A move to buy Fleming would take Chase down a different path from that of the top U.S. investment banks, which have been establishing European beachheads over the last several years strictly through internal growth.

"I would question whether a J.P. Morgan or a Morgan Stanley would even need to buy a Fleming," said Susan Roth, a senior analyst at Donaldson, Lufkin & Jenrette. "They already have enough people in Europe."

With such a deal, Chase would follow in the footsteps of Citigroup, which bought the U.K. investment banking business of Schroders PLC, and extend its own use of acquisitions to build its U.S. investment banking business. Chase bought San Francisco growth-company specialist Hambrecht & Quist in December.

Other large U.S. banks with investment-bank practices, such as FleetBoston Financial and Bank of America Corp., are not in as good a position to make acquisitions - and they are unlikely to pursue a company like Fleming.

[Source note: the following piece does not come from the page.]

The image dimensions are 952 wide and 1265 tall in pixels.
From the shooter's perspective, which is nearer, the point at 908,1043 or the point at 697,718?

FleetBoston is digesting its merger with BankBoston Corp., and Bank of America has said its deal-making is on hold.

As with Citigroup's deal with Schroders, Fleming would bring Chase up a level in Europe and, perhaps more importantly, in Asia. About half of Fleming operating income comes from its asset-management business, and the firm is also a partner in Hong Kong broker Jardine Fleming.

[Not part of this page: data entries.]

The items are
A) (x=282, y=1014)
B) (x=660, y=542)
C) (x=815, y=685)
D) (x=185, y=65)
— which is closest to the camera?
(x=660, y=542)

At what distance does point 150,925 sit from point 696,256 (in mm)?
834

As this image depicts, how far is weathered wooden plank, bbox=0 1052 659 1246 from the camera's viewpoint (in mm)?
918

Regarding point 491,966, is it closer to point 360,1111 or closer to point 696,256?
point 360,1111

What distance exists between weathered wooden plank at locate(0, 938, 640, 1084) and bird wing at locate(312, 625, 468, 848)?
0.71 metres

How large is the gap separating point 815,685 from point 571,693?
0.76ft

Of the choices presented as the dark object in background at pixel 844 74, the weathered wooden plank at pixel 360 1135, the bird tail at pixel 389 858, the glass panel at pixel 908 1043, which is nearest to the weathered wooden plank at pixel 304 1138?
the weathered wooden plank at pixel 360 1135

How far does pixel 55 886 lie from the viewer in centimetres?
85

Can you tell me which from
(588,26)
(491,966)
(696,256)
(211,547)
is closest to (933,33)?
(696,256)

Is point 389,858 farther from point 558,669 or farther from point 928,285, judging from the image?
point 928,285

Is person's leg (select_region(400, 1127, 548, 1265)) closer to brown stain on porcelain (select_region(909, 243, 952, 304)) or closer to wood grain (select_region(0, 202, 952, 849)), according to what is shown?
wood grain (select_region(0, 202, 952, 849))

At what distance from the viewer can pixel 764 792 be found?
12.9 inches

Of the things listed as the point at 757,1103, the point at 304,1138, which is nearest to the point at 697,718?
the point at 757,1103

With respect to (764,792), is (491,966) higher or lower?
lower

"Chase would like to grow its asset management business, but the constraint has always been price," said Raphael Soifer, chairman of Soifer Consulting LLC.

In the United States, Fleming manages close to $5 billion alongside joint venture partner Rowe Price-Fleming International, which manages over $32 billion for U.S. investors.

Though Hambrecht provided Chase entry into the fast-growing field of high-tech equities underwriting, observers at the time of the acquisition questioned whether Chase would be able to build a global investment bank without a full-fledged European equities business.

Hambrecht in 1998 sold its Parisian investment banking business and consolidated its European investment banking in London.